Plutarch, in the Eighth Book of his Symposiaques, learnedly discourses upon the tamableness of the Fly. His opinion is that it cannot be tamed.[974]
Moufet, in his Theater of Insects, says: “Many ways doth nature also by Flies play with the fancies of men in dreams, if we may credit Apomasaris in his Apotelesms. For the Indians, Persians, and Ægyptians do teach, that if Flies appear to us in our sleep, it doth signifie an herauld at arms, or an approaching disease. If a general of an army, or a chief commander, dream that at such or such a place he should see a great company of Flies, in that very place, wherever it shall be, there he shall be in anguish and grief for his soldiers that are slain, his army routed, and the victory lost. If a mean or ordinary man dream the like, he shall fall into a violent fever, which likely may cost him his life. If a man dream in his sleep that Flies went into his mouth or nostrils, he is to expect with great sorrow and grief imminent destruction from his enemies.”[975]
In an English North country chap-book, entitled the Royal Dream-book, we find: “To dream of Flies or other vermin, denotes enemies of all sorts.”[976]

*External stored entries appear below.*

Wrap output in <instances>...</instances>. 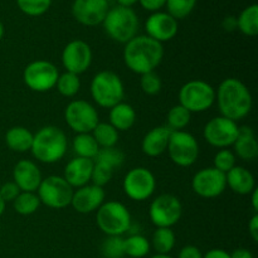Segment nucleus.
<instances>
[{
	"label": "nucleus",
	"instance_id": "f257e3e1",
	"mask_svg": "<svg viewBox=\"0 0 258 258\" xmlns=\"http://www.w3.org/2000/svg\"><path fill=\"white\" fill-rule=\"evenodd\" d=\"M164 48L161 43L148 35H139L128 40L123 49V60L128 70L138 75L154 72L161 63Z\"/></svg>",
	"mask_w": 258,
	"mask_h": 258
},
{
	"label": "nucleus",
	"instance_id": "f03ea898",
	"mask_svg": "<svg viewBox=\"0 0 258 258\" xmlns=\"http://www.w3.org/2000/svg\"><path fill=\"white\" fill-rule=\"evenodd\" d=\"M216 100L222 116L236 122L246 117L252 108L251 92L237 78H227L219 85Z\"/></svg>",
	"mask_w": 258,
	"mask_h": 258
},
{
	"label": "nucleus",
	"instance_id": "7ed1b4c3",
	"mask_svg": "<svg viewBox=\"0 0 258 258\" xmlns=\"http://www.w3.org/2000/svg\"><path fill=\"white\" fill-rule=\"evenodd\" d=\"M33 156L42 163L59 161L67 151V138L63 130L55 126L42 127L34 136L32 144Z\"/></svg>",
	"mask_w": 258,
	"mask_h": 258
},
{
	"label": "nucleus",
	"instance_id": "20e7f679",
	"mask_svg": "<svg viewBox=\"0 0 258 258\" xmlns=\"http://www.w3.org/2000/svg\"><path fill=\"white\" fill-rule=\"evenodd\" d=\"M105 32L111 39L118 43H127L136 37L139 28V19L136 13L131 8L118 7L108 10L102 22Z\"/></svg>",
	"mask_w": 258,
	"mask_h": 258
},
{
	"label": "nucleus",
	"instance_id": "39448f33",
	"mask_svg": "<svg viewBox=\"0 0 258 258\" xmlns=\"http://www.w3.org/2000/svg\"><path fill=\"white\" fill-rule=\"evenodd\" d=\"M91 95L98 106L112 108L122 102L125 90L121 78L111 71H101L91 82Z\"/></svg>",
	"mask_w": 258,
	"mask_h": 258
},
{
	"label": "nucleus",
	"instance_id": "423d86ee",
	"mask_svg": "<svg viewBox=\"0 0 258 258\" xmlns=\"http://www.w3.org/2000/svg\"><path fill=\"white\" fill-rule=\"evenodd\" d=\"M97 226L107 236H122L130 229L131 216L120 202H106L97 209Z\"/></svg>",
	"mask_w": 258,
	"mask_h": 258
},
{
	"label": "nucleus",
	"instance_id": "0eeeda50",
	"mask_svg": "<svg viewBox=\"0 0 258 258\" xmlns=\"http://www.w3.org/2000/svg\"><path fill=\"white\" fill-rule=\"evenodd\" d=\"M179 100L189 112H204L216 101V90L201 80L186 82L179 91Z\"/></svg>",
	"mask_w": 258,
	"mask_h": 258
},
{
	"label": "nucleus",
	"instance_id": "6e6552de",
	"mask_svg": "<svg viewBox=\"0 0 258 258\" xmlns=\"http://www.w3.org/2000/svg\"><path fill=\"white\" fill-rule=\"evenodd\" d=\"M38 198L40 203L53 209H62L70 206L73 197V188L64 178L50 175L42 179L38 188Z\"/></svg>",
	"mask_w": 258,
	"mask_h": 258
},
{
	"label": "nucleus",
	"instance_id": "1a4fd4ad",
	"mask_svg": "<svg viewBox=\"0 0 258 258\" xmlns=\"http://www.w3.org/2000/svg\"><path fill=\"white\" fill-rule=\"evenodd\" d=\"M166 150L173 163L183 168L193 165L199 155L198 141L185 131H173Z\"/></svg>",
	"mask_w": 258,
	"mask_h": 258
},
{
	"label": "nucleus",
	"instance_id": "9d476101",
	"mask_svg": "<svg viewBox=\"0 0 258 258\" xmlns=\"http://www.w3.org/2000/svg\"><path fill=\"white\" fill-rule=\"evenodd\" d=\"M59 73L57 67L48 60H34L25 67L24 83L35 92H47L57 83Z\"/></svg>",
	"mask_w": 258,
	"mask_h": 258
},
{
	"label": "nucleus",
	"instance_id": "9b49d317",
	"mask_svg": "<svg viewBox=\"0 0 258 258\" xmlns=\"http://www.w3.org/2000/svg\"><path fill=\"white\" fill-rule=\"evenodd\" d=\"M183 212L180 201L173 194H161L153 201L149 211L151 222L158 228H170L179 222Z\"/></svg>",
	"mask_w": 258,
	"mask_h": 258
},
{
	"label": "nucleus",
	"instance_id": "f8f14e48",
	"mask_svg": "<svg viewBox=\"0 0 258 258\" xmlns=\"http://www.w3.org/2000/svg\"><path fill=\"white\" fill-rule=\"evenodd\" d=\"M64 118L67 125L77 134H91L100 122L97 110L83 100L72 101L66 107Z\"/></svg>",
	"mask_w": 258,
	"mask_h": 258
},
{
	"label": "nucleus",
	"instance_id": "ddd939ff",
	"mask_svg": "<svg viewBox=\"0 0 258 258\" xmlns=\"http://www.w3.org/2000/svg\"><path fill=\"white\" fill-rule=\"evenodd\" d=\"M123 191L133 201L143 202L153 196L156 188L154 174L149 169L139 166L128 171L123 179Z\"/></svg>",
	"mask_w": 258,
	"mask_h": 258
},
{
	"label": "nucleus",
	"instance_id": "4468645a",
	"mask_svg": "<svg viewBox=\"0 0 258 258\" xmlns=\"http://www.w3.org/2000/svg\"><path fill=\"white\" fill-rule=\"evenodd\" d=\"M239 134V127L236 121L219 116L212 118L204 126L203 136L208 144L214 148L226 149L232 146Z\"/></svg>",
	"mask_w": 258,
	"mask_h": 258
},
{
	"label": "nucleus",
	"instance_id": "2eb2a0df",
	"mask_svg": "<svg viewBox=\"0 0 258 258\" xmlns=\"http://www.w3.org/2000/svg\"><path fill=\"white\" fill-rule=\"evenodd\" d=\"M191 188L202 198H216L226 190V174L216 168L202 169L193 176Z\"/></svg>",
	"mask_w": 258,
	"mask_h": 258
},
{
	"label": "nucleus",
	"instance_id": "dca6fc26",
	"mask_svg": "<svg viewBox=\"0 0 258 258\" xmlns=\"http://www.w3.org/2000/svg\"><path fill=\"white\" fill-rule=\"evenodd\" d=\"M91 62H92V50L90 45L83 40H72L63 49L62 63L67 72L81 75L90 68Z\"/></svg>",
	"mask_w": 258,
	"mask_h": 258
},
{
	"label": "nucleus",
	"instance_id": "f3484780",
	"mask_svg": "<svg viewBox=\"0 0 258 258\" xmlns=\"http://www.w3.org/2000/svg\"><path fill=\"white\" fill-rule=\"evenodd\" d=\"M108 10L107 0H75L72 5L75 19L87 27L101 24Z\"/></svg>",
	"mask_w": 258,
	"mask_h": 258
},
{
	"label": "nucleus",
	"instance_id": "a211bd4d",
	"mask_svg": "<svg viewBox=\"0 0 258 258\" xmlns=\"http://www.w3.org/2000/svg\"><path fill=\"white\" fill-rule=\"evenodd\" d=\"M148 37L158 40L159 43L173 39L178 33V20L169 13L156 12L148 18L145 23Z\"/></svg>",
	"mask_w": 258,
	"mask_h": 258
},
{
	"label": "nucleus",
	"instance_id": "6ab92c4d",
	"mask_svg": "<svg viewBox=\"0 0 258 258\" xmlns=\"http://www.w3.org/2000/svg\"><path fill=\"white\" fill-rule=\"evenodd\" d=\"M105 203V190L102 186L85 185L73 191L71 204L78 213L87 214L97 211Z\"/></svg>",
	"mask_w": 258,
	"mask_h": 258
},
{
	"label": "nucleus",
	"instance_id": "aec40b11",
	"mask_svg": "<svg viewBox=\"0 0 258 258\" xmlns=\"http://www.w3.org/2000/svg\"><path fill=\"white\" fill-rule=\"evenodd\" d=\"M13 178L20 191L34 193L42 183V174L37 164L30 160H20L13 170Z\"/></svg>",
	"mask_w": 258,
	"mask_h": 258
},
{
	"label": "nucleus",
	"instance_id": "412c9836",
	"mask_svg": "<svg viewBox=\"0 0 258 258\" xmlns=\"http://www.w3.org/2000/svg\"><path fill=\"white\" fill-rule=\"evenodd\" d=\"M93 160L85 158H75L66 165L64 176L63 178L67 180L71 186L81 188V186L87 185L88 181H91L92 175Z\"/></svg>",
	"mask_w": 258,
	"mask_h": 258
},
{
	"label": "nucleus",
	"instance_id": "4be33fe9",
	"mask_svg": "<svg viewBox=\"0 0 258 258\" xmlns=\"http://www.w3.org/2000/svg\"><path fill=\"white\" fill-rule=\"evenodd\" d=\"M171 133L173 130H170L168 126H159V127H154L153 130L149 131L141 144L144 154L151 156V158H155V156L165 153Z\"/></svg>",
	"mask_w": 258,
	"mask_h": 258
},
{
	"label": "nucleus",
	"instance_id": "5701e85b",
	"mask_svg": "<svg viewBox=\"0 0 258 258\" xmlns=\"http://www.w3.org/2000/svg\"><path fill=\"white\" fill-rule=\"evenodd\" d=\"M227 185L239 196L251 194L256 189L254 178L251 171L247 170L243 166H234L233 169L226 174Z\"/></svg>",
	"mask_w": 258,
	"mask_h": 258
},
{
	"label": "nucleus",
	"instance_id": "b1692460",
	"mask_svg": "<svg viewBox=\"0 0 258 258\" xmlns=\"http://www.w3.org/2000/svg\"><path fill=\"white\" fill-rule=\"evenodd\" d=\"M234 153L242 160L251 161L258 156V144L253 130L248 126L239 127V134L233 144Z\"/></svg>",
	"mask_w": 258,
	"mask_h": 258
},
{
	"label": "nucleus",
	"instance_id": "393cba45",
	"mask_svg": "<svg viewBox=\"0 0 258 258\" xmlns=\"http://www.w3.org/2000/svg\"><path fill=\"white\" fill-rule=\"evenodd\" d=\"M136 121V112L128 103L120 102L110 111V123L117 131H126L134 126Z\"/></svg>",
	"mask_w": 258,
	"mask_h": 258
},
{
	"label": "nucleus",
	"instance_id": "a878e982",
	"mask_svg": "<svg viewBox=\"0 0 258 258\" xmlns=\"http://www.w3.org/2000/svg\"><path fill=\"white\" fill-rule=\"evenodd\" d=\"M33 134L28 128L22 126H14L9 128L5 135V143L8 148L17 153H25L32 149Z\"/></svg>",
	"mask_w": 258,
	"mask_h": 258
},
{
	"label": "nucleus",
	"instance_id": "bb28decb",
	"mask_svg": "<svg viewBox=\"0 0 258 258\" xmlns=\"http://www.w3.org/2000/svg\"><path fill=\"white\" fill-rule=\"evenodd\" d=\"M73 150L78 158L93 160L100 151V146L93 139L92 134H77V136L73 139Z\"/></svg>",
	"mask_w": 258,
	"mask_h": 258
},
{
	"label": "nucleus",
	"instance_id": "cd10ccee",
	"mask_svg": "<svg viewBox=\"0 0 258 258\" xmlns=\"http://www.w3.org/2000/svg\"><path fill=\"white\" fill-rule=\"evenodd\" d=\"M237 28L244 35L254 37L258 34V5L252 4L239 14L237 19Z\"/></svg>",
	"mask_w": 258,
	"mask_h": 258
},
{
	"label": "nucleus",
	"instance_id": "c85d7f7f",
	"mask_svg": "<svg viewBox=\"0 0 258 258\" xmlns=\"http://www.w3.org/2000/svg\"><path fill=\"white\" fill-rule=\"evenodd\" d=\"M92 136L100 149L113 148L118 141V131L107 122H98L92 130Z\"/></svg>",
	"mask_w": 258,
	"mask_h": 258
},
{
	"label": "nucleus",
	"instance_id": "c756f323",
	"mask_svg": "<svg viewBox=\"0 0 258 258\" xmlns=\"http://www.w3.org/2000/svg\"><path fill=\"white\" fill-rule=\"evenodd\" d=\"M125 256L131 258H143L150 252V242L141 234H134L123 239Z\"/></svg>",
	"mask_w": 258,
	"mask_h": 258
},
{
	"label": "nucleus",
	"instance_id": "7c9ffc66",
	"mask_svg": "<svg viewBox=\"0 0 258 258\" xmlns=\"http://www.w3.org/2000/svg\"><path fill=\"white\" fill-rule=\"evenodd\" d=\"M175 246V234L171 228H158L153 234V247L156 254H169Z\"/></svg>",
	"mask_w": 258,
	"mask_h": 258
},
{
	"label": "nucleus",
	"instance_id": "2f4dec72",
	"mask_svg": "<svg viewBox=\"0 0 258 258\" xmlns=\"http://www.w3.org/2000/svg\"><path fill=\"white\" fill-rule=\"evenodd\" d=\"M13 206L17 213L22 216H30L35 213L40 206V201L38 196L30 191H20L19 196L14 199Z\"/></svg>",
	"mask_w": 258,
	"mask_h": 258
},
{
	"label": "nucleus",
	"instance_id": "473e14b6",
	"mask_svg": "<svg viewBox=\"0 0 258 258\" xmlns=\"http://www.w3.org/2000/svg\"><path fill=\"white\" fill-rule=\"evenodd\" d=\"M123 160H125V155H123L122 151L120 149L113 148H102L100 149V151L97 153L96 158L93 159L95 163L103 164V165L108 166L110 169H112L115 171L116 168H120L122 165Z\"/></svg>",
	"mask_w": 258,
	"mask_h": 258
},
{
	"label": "nucleus",
	"instance_id": "72a5a7b5",
	"mask_svg": "<svg viewBox=\"0 0 258 258\" xmlns=\"http://www.w3.org/2000/svg\"><path fill=\"white\" fill-rule=\"evenodd\" d=\"M168 127L173 131H181L190 122V112L181 105H176L169 110L166 116Z\"/></svg>",
	"mask_w": 258,
	"mask_h": 258
},
{
	"label": "nucleus",
	"instance_id": "f704fd0d",
	"mask_svg": "<svg viewBox=\"0 0 258 258\" xmlns=\"http://www.w3.org/2000/svg\"><path fill=\"white\" fill-rule=\"evenodd\" d=\"M57 90L60 95L66 96V97H72V96L77 95V92L81 88V81L78 75L71 72H64L58 77Z\"/></svg>",
	"mask_w": 258,
	"mask_h": 258
},
{
	"label": "nucleus",
	"instance_id": "c9c22d12",
	"mask_svg": "<svg viewBox=\"0 0 258 258\" xmlns=\"http://www.w3.org/2000/svg\"><path fill=\"white\" fill-rule=\"evenodd\" d=\"M101 252L105 258H123L125 246L121 236H108L101 246Z\"/></svg>",
	"mask_w": 258,
	"mask_h": 258
},
{
	"label": "nucleus",
	"instance_id": "e433bc0d",
	"mask_svg": "<svg viewBox=\"0 0 258 258\" xmlns=\"http://www.w3.org/2000/svg\"><path fill=\"white\" fill-rule=\"evenodd\" d=\"M196 4L197 0H166L169 14L176 20L188 17L193 12Z\"/></svg>",
	"mask_w": 258,
	"mask_h": 258
},
{
	"label": "nucleus",
	"instance_id": "4c0bfd02",
	"mask_svg": "<svg viewBox=\"0 0 258 258\" xmlns=\"http://www.w3.org/2000/svg\"><path fill=\"white\" fill-rule=\"evenodd\" d=\"M19 9L30 17H39L49 9L52 0H17Z\"/></svg>",
	"mask_w": 258,
	"mask_h": 258
},
{
	"label": "nucleus",
	"instance_id": "58836bf2",
	"mask_svg": "<svg viewBox=\"0 0 258 258\" xmlns=\"http://www.w3.org/2000/svg\"><path fill=\"white\" fill-rule=\"evenodd\" d=\"M234 166H236V155L231 150H228V149H222L214 156L213 168H216L217 170L227 174Z\"/></svg>",
	"mask_w": 258,
	"mask_h": 258
},
{
	"label": "nucleus",
	"instance_id": "ea45409f",
	"mask_svg": "<svg viewBox=\"0 0 258 258\" xmlns=\"http://www.w3.org/2000/svg\"><path fill=\"white\" fill-rule=\"evenodd\" d=\"M113 170L110 169L108 166L103 165V164L95 163L93 161V169H92V175H91V181H92L95 185L102 186L105 184H107L108 181L112 179Z\"/></svg>",
	"mask_w": 258,
	"mask_h": 258
},
{
	"label": "nucleus",
	"instance_id": "a19ab883",
	"mask_svg": "<svg viewBox=\"0 0 258 258\" xmlns=\"http://www.w3.org/2000/svg\"><path fill=\"white\" fill-rule=\"evenodd\" d=\"M141 88L146 95H158L161 90V80L155 72H149L141 75Z\"/></svg>",
	"mask_w": 258,
	"mask_h": 258
},
{
	"label": "nucleus",
	"instance_id": "79ce46f5",
	"mask_svg": "<svg viewBox=\"0 0 258 258\" xmlns=\"http://www.w3.org/2000/svg\"><path fill=\"white\" fill-rule=\"evenodd\" d=\"M20 194V189L18 188L17 184L14 181H9V183L3 184L2 188H0V197H2L3 201L7 203V202H14V199L17 198Z\"/></svg>",
	"mask_w": 258,
	"mask_h": 258
},
{
	"label": "nucleus",
	"instance_id": "37998d69",
	"mask_svg": "<svg viewBox=\"0 0 258 258\" xmlns=\"http://www.w3.org/2000/svg\"><path fill=\"white\" fill-rule=\"evenodd\" d=\"M178 258H203V254L198 247L185 246L180 249Z\"/></svg>",
	"mask_w": 258,
	"mask_h": 258
},
{
	"label": "nucleus",
	"instance_id": "c03bdc74",
	"mask_svg": "<svg viewBox=\"0 0 258 258\" xmlns=\"http://www.w3.org/2000/svg\"><path fill=\"white\" fill-rule=\"evenodd\" d=\"M141 7L149 12H158L166 4V0H139Z\"/></svg>",
	"mask_w": 258,
	"mask_h": 258
},
{
	"label": "nucleus",
	"instance_id": "a18cd8bd",
	"mask_svg": "<svg viewBox=\"0 0 258 258\" xmlns=\"http://www.w3.org/2000/svg\"><path fill=\"white\" fill-rule=\"evenodd\" d=\"M203 258H231V254L221 248H213L203 254Z\"/></svg>",
	"mask_w": 258,
	"mask_h": 258
},
{
	"label": "nucleus",
	"instance_id": "49530a36",
	"mask_svg": "<svg viewBox=\"0 0 258 258\" xmlns=\"http://www.w3.org/2000/svg\"><path fill=\"white\" fill-rule=\"evenodd\" d=\"M248 229H249V234H251V237L253 238L254 242L258 241V214L256 213L253 217H252V219L249 221L248 223Z\"/></svg>",
	"mask_w": 258,
	"mask_h": 258
},
{
	"label": "nucleus",
	"instance_id": "de8ad7c7",
	"mask_svg": "<svg viewBox=\"0 0 258 258\" xmlns=\"http://www.w3.org/2000/svg\"><path fill=\"white\" fill-rule=\"evenodd\" d=\"M229 254H231V258H253L252 252L246 248H237Z\"/></svg>",
	"mask_w": 258,
	"mask_h": 258
},
{
	"label": "nucleus",
	"instance_id": "09e8293b",
	"mask_svg": "<svg viewBox=\"0 0 258 258\" xmlns=\"http://www.w3.org/2000/svg\"><path fill=\"white\" fill-rule=\"evenodd\" d=\"M223 28L226 30H234L237 28V19L234 17H227L223 20Z\"/></svg>",
	"mask_w": 258,
	"mask_h": 258
},
{
	"label": "nucleus",
	"instance_id": "8fccbe9b",
	"mask_svg": "<svg viewBox=\"0 0 258 258\" xmlns=\"http://www.w3.org/2000/svg\"><path fill=\"white\" fill-rule=\"evenodd\" d=\"M252 207H253V211L258 212V191L257 189H254L253 191H252Z\"/></svg>",
	"mask_w": 258,
	"mask_h": 258
},
{
	"label": "nucleus",
	"instance_id": "3c124183",
	"mask_svg": "<svg viewBox=\"0 0 258 258\" xmlns=\"http://www.w3.org/2000/svg\"><path fill=\"white\" fill-rule=\"evenodd\" d=\"M118 4L121 5V7H127V8H131V5L135 4L138 0H117Z\"/></svg>",
	"mask_w": 258,
	"mask_h": 258
},
{
	"label": "nucleus",
	"instance_id": "603ef678",
	"mask_svg": "<svg viewBox=\"0 0 258 258\" xmlns=\"http://www.w3.org/2000/svg\"><path fill=\"white\" fill-rule=\"evenodd\" d=\"M4 211H5V202L3 201L2 197H0V216L4 213Z\"/></svg>",
	"mask_w": 258,
	"mask_h": 258
},
{
	"label": "nucleus",
	"instance_id": "864d4df0",
	"mask_svg": "<svg viewBox=\"0 0 258 258\" xmlns=\"http://www.w3.org/2000/svg\"><path fill=\"white\" fill-rule=\"evenodd\" d=\"M151 258H173V257L169 256V254H155V256H153Z\"/></svg>",
	"mask_w": 258,
	"mask_h": 258
},
{
	"label": "nucleus",
	"instance_id": "5fc2aeb1",
	"mask_svg": "<svg viewBox=\"0 0 258 258\" xmlns=\"http://www.w3.org/2000/svg\"><path fill=\"white\" fill-rule=\"evenodd\" d=\"M3 35H4V25H3V23L0 22V40H2Z\"/></svg>",
	"mask_w": 258,
	"mask_h": 258
}]
</instances>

“When we see,” says Hollingshed, “a great number of Flies in a yeare, we naturallie iudge it like to be a great plague.”[977]
Among the deep-sea fishermen of Greenock (Scotland), there is a most comical idea that if a Fly falls into a glass from which any one has been drinking, or is about to drink, it is considered a sure omen of good luck to the drinker, and is always noticed as such by the company.[978] Has this
any connection with our saying of “taking a glass with a fly in it?”
If Flies die in great numbers in a house, it is believed by the common people to be a sure sign of death to some one in the family occupying it; if throughout the country, an omen of general pestilence. It is positively asserted that Flies always die before the breaking out of the cholera, and believed that they die of this disease.
Moufet, in his Theater of Insects, says: “When the Flies bite harder than ordinary, making at the face and eyes of men, they foretell rain or wet weather, from whence Politian hath it:
Thirsty for blood the Fly returns,
And with his sting the skin he burns.